> [What the exercise asks]:
From the line that contains "Agaricomycetes Doweld 613153.jpg" to the final line of the records below, print each line exactly and leave every picture out.

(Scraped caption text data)
☆ ☆ ☆ ☆ ☆ ☆ ☆
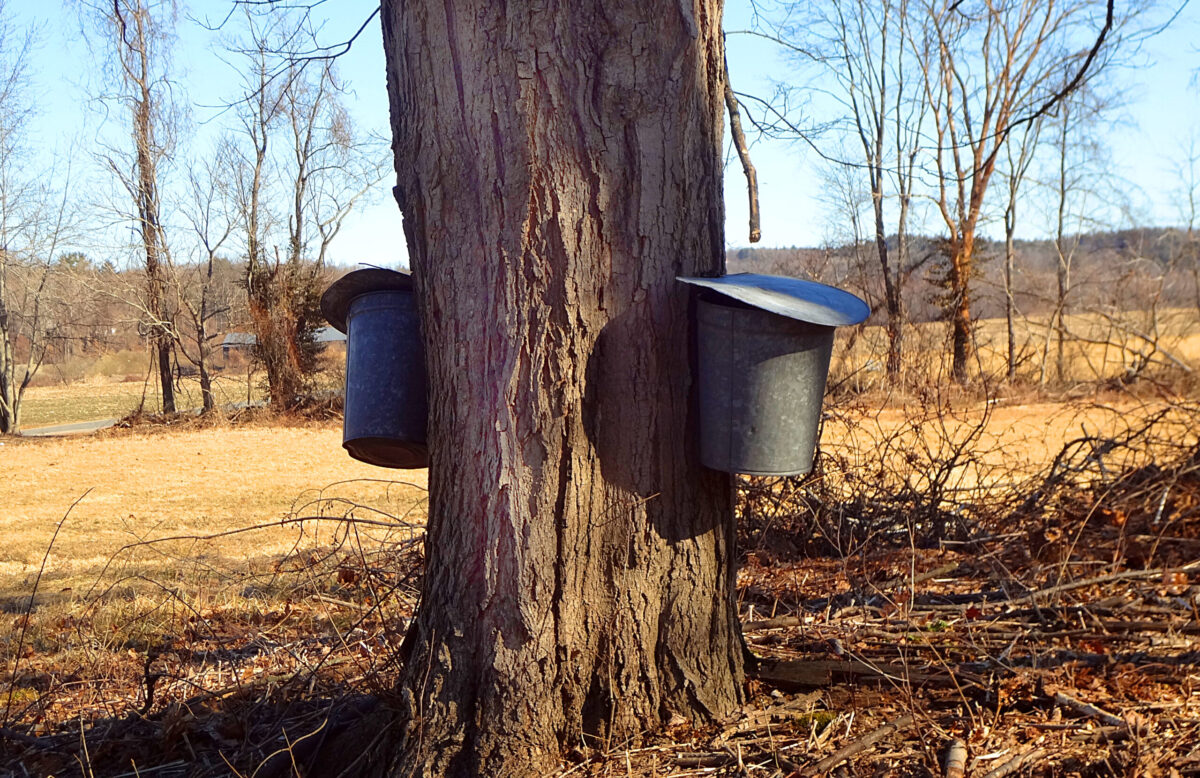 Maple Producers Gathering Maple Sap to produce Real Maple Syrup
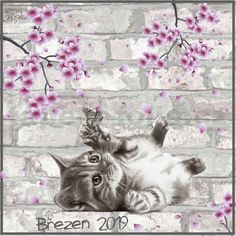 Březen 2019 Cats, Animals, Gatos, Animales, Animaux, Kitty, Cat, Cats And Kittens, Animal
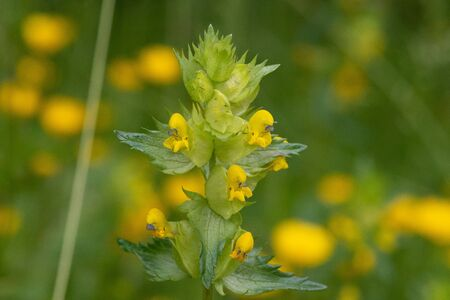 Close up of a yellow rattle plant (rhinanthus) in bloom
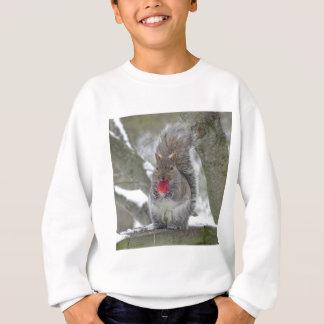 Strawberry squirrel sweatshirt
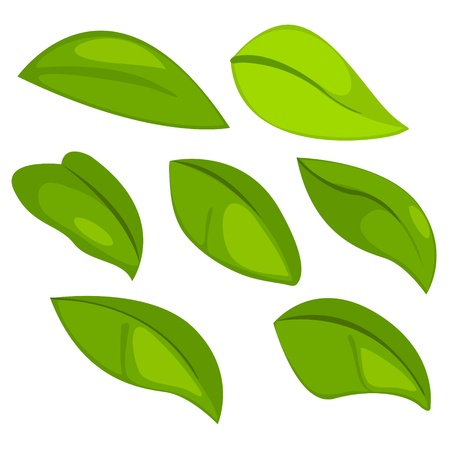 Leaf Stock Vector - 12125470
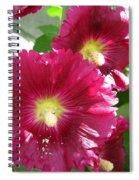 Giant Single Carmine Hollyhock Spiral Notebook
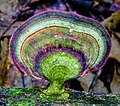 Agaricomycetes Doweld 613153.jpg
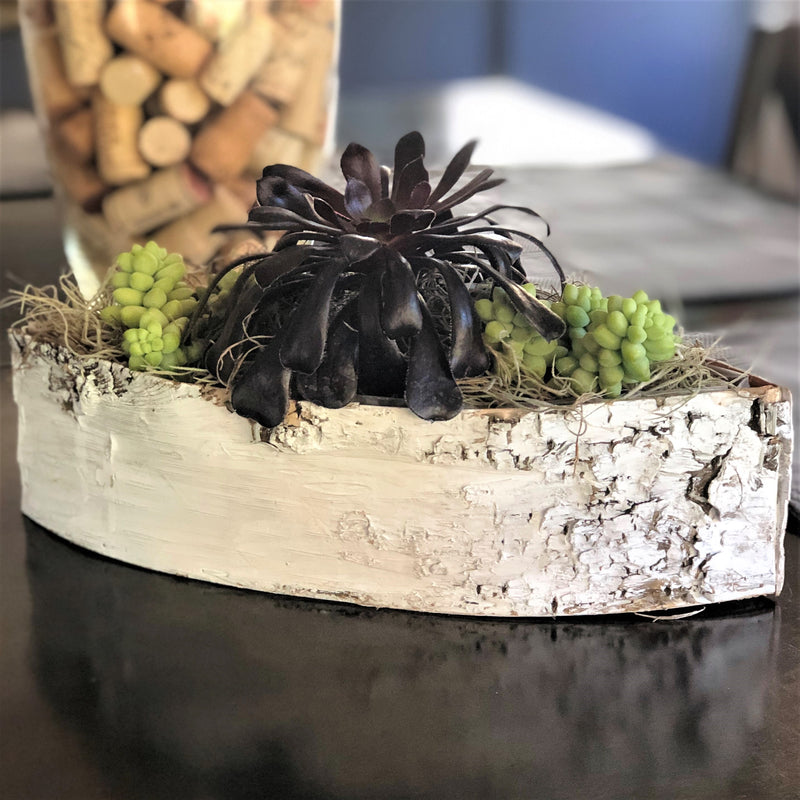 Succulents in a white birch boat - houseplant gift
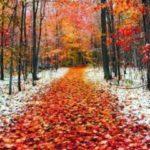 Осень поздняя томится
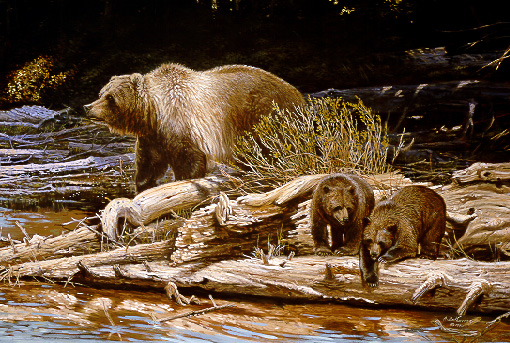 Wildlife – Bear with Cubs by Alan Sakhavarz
☆ ☆ ☆ ☆ ☆ ☆ ☆
> [Exercise answer]:
 Agaricomycetes Doweld 613153.jpg
 Succulents in a white birch boat - houseplant gift
 Осень поздняя томится
 Wildlife – Bear with Cubs by Alan Sakhavarz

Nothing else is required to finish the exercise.